OpenPecha Backend hosted on Firebase, serves as the central storage system for texts and their corresponding annotations. While the toolkit handles parsing, editing, and serialization, all storage, access, and import operations are managed by the backend.
Stable version:
pip install openpecha
Development version:
pip install git+https://github.com/OpenPecha/toolkit-v2.git
A Pecha is the core data model representing a text corpus with its annotations and metadata. Each Pecha:
- Has a unique ID (8-digit UUID)
- Contains one or more base texts
- Stores multiple annotation layers
- Includes metadata (title, author, language, etc.)
- Can be created from scratch or parsed from various formats (DOCX, OCR, etc.)
├── metadata.json
├── base/
│ ├── base1.txt
│ └── base2.txt
└── layers/
├── segmentation-1234.json
├── alignment-5678.json
├── pagination-9012.json
└── footnote-3456.json
Example of a Pecha's internal structure:
├── metadata.json
│ ├── id: "P0001"
│ ├── title: {"en": "Sample Text", "bo": "དཔེ་ཚན།"}
│ ├── author: "Author Name"
│ └── language: "bo"
├── base/
│ └── base1.txt
│ └── "ཨོཾ་མ་ཎི་པདྨེ་ཧཱུྃ།..."
└── layers/
├── Segmentation-1234.json
│ └── {"index": 1, "span": {"start": 0, "end": 10}, ...}
├── Alignment-5678.json
│ └── {"alignment_index": "1-2", "span": {"start": 0, "end": 20}, ...}
└── Pagination-9012.json
└── {"page": 1, "span": {"start": 0, "end": 100}, ...}
A Layer is a collection of annotations of a specific type for a given base text. Key features:
- Each layer has a specific type (e.g., Segmentation, Alignment, Pagination)
- Layers are stored as JSON files in the STAM format
- Common layer types include:
- Segmentation: Divides text into meaningful segments
- Alignment: Maps segments between different texts (e.g., root text and commentary)
- Pagination: Marks page boundaries
- Language: Indicates language of text segments
- Footnote: Contains footnote annotations
STAM is the underlying data format for storing annotations.
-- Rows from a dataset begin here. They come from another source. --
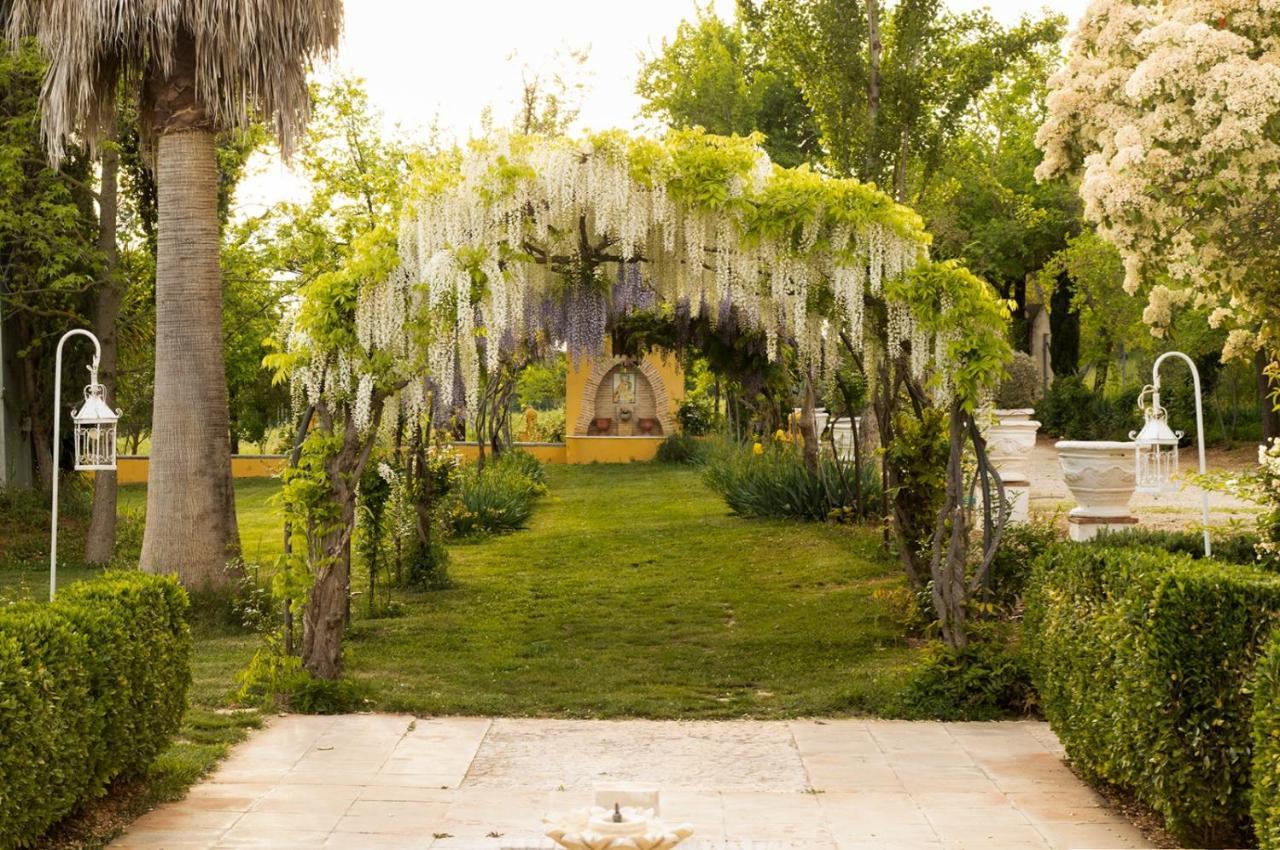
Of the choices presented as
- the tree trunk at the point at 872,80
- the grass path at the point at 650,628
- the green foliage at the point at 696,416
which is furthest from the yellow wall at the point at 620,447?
the tree trunk at the point at 872,80

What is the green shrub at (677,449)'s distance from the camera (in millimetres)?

It:
- Keeps base text and annotations separate
- Uses a flexible JSON structure
- Supports multiple annotation types
- Enables interoperability between different systems
- Allows for complex annotation relationships
Alignment refers to mapping relationships between two or more texts. This process is crucial for creating parallel texts, which are widely used in translation, commentary analysis, and language learning. Alignments help link corresponding sections across different versions or types of texts—whether it's between a root text and its translation, a commentary, or other related materials.
To get started and explore all features, see the Getting Started & Usage Guide.
To see a story-driven walkthrough of parsing, annotating, and serializing a Tibetan text, with code and explanations., see the Tutorial Guide
The JsonSerializer
class provides utilities for extracting and serializing annotation data from a Pecha. Key methods include:
get_base(pecha)
: Returns the base text from the first base in the given Pecha.to_dict(ann_store, ann_type)
: Converts an AnnotationStore to a list of annotation dictionaries for the given annotation type.get_edition_base(pecha, edition_layer_path)
: Constructs a new base text by applying version variant operations (insertions/deletions) from an edition layer.serialize(pecha, manifestation_info)
: Serializes a Pecha with its annotations based on manifestation information, returning base text and annotations.serialize_edition_annotations(pecha, edition_layer_path, layer_path)
: Serializes annotations that are based on an edition base rather than the original base.
See the API Reference for full details and usage examples.
For a detailed list of classes and methods, see the API Reference.
We welcome contributions! Please open issues or pull requests. For major changes, please open an issue first to discuss what you would like to change.
This project is licensed under the MIT License. See the LICENSE file for details.